SET TASK >> Locate each line of the material below that contains the string "beach", matching case exactly, and copy those lines out in full.

A run of records:

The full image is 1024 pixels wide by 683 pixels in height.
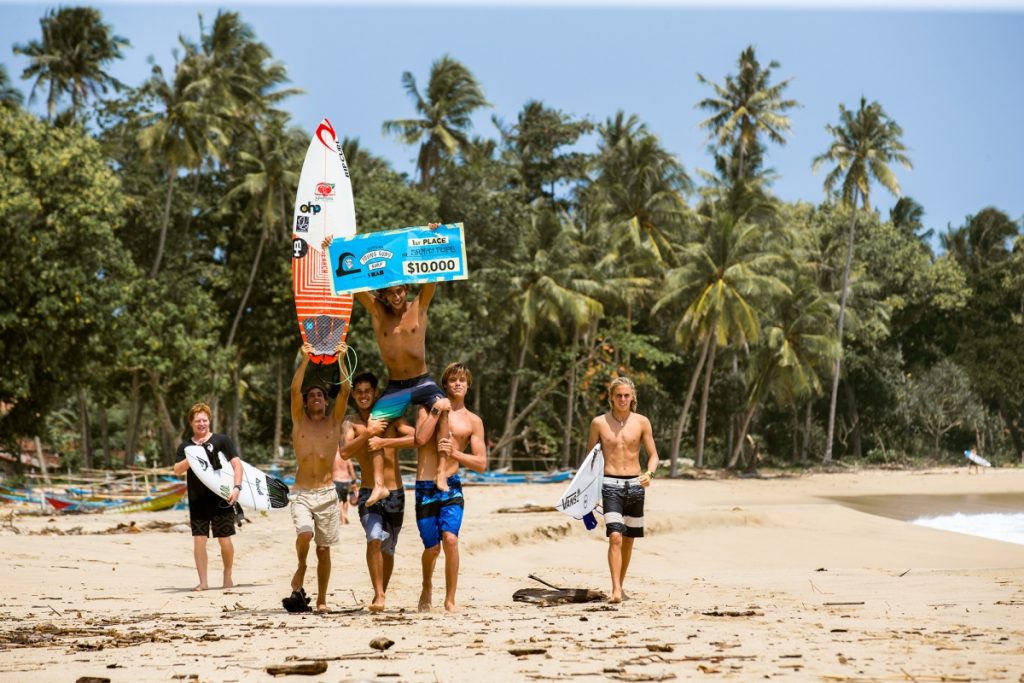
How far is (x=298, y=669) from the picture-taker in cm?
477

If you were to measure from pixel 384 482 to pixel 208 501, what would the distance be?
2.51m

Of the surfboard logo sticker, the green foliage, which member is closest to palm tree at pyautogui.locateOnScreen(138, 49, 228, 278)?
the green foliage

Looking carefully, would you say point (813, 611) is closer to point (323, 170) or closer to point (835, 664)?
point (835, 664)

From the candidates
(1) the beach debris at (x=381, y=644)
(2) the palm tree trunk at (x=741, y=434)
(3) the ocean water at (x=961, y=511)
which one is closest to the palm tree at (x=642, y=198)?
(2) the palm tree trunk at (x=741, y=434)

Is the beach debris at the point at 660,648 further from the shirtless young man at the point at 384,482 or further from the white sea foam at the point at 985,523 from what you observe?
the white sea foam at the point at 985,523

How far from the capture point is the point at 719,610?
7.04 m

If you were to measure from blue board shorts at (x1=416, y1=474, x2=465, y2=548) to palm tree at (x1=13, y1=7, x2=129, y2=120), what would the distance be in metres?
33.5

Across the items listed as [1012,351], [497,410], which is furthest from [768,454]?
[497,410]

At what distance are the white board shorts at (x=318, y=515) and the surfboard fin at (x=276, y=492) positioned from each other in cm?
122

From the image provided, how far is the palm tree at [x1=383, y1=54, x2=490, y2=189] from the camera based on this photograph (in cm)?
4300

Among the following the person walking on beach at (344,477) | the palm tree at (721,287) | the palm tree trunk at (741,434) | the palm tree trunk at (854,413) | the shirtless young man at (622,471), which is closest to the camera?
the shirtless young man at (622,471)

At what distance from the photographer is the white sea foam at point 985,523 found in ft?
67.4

* * *

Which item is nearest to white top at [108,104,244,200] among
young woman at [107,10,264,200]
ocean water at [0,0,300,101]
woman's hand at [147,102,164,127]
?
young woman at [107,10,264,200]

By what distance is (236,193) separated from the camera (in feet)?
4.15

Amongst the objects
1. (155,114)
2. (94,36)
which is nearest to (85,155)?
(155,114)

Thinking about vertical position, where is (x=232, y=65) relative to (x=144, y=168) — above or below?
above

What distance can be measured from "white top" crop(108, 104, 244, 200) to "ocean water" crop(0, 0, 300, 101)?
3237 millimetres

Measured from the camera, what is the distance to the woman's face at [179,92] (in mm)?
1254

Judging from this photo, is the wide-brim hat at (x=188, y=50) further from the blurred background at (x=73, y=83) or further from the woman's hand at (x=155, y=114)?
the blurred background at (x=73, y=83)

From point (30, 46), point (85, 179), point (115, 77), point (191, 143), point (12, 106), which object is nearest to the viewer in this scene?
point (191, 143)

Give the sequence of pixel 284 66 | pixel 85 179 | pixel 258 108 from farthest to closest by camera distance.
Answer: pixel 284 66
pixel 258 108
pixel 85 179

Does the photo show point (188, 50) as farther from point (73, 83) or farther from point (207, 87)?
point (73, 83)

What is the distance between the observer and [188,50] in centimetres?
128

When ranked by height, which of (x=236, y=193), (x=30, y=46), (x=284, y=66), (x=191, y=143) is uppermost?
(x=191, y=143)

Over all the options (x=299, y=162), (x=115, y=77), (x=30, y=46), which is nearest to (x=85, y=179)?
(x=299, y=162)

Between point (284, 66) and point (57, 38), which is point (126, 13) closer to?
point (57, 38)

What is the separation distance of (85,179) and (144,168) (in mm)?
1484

...

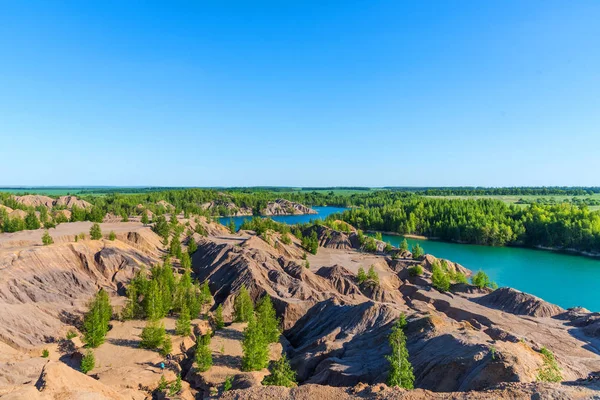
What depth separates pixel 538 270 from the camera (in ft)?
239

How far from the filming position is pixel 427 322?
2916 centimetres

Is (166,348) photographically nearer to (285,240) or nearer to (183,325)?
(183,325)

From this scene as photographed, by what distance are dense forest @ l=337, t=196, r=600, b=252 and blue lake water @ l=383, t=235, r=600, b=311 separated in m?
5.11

THE OUTPUT >>
(1) the beach debris at (x=381, y=644)
Is the beach debris at the point at 660,648 further from the shirtless young man at the point at 384,482 or further from the white sea foam at the point at 985,523 from what you observe?
Among the following the person walking on beach at (344,477) | the palm tree at (721,287) | the palm tree trunk at (741,434) | the palm tree trunk at (854,413) | the shirtless young man at (622,471), which is closest to the camera?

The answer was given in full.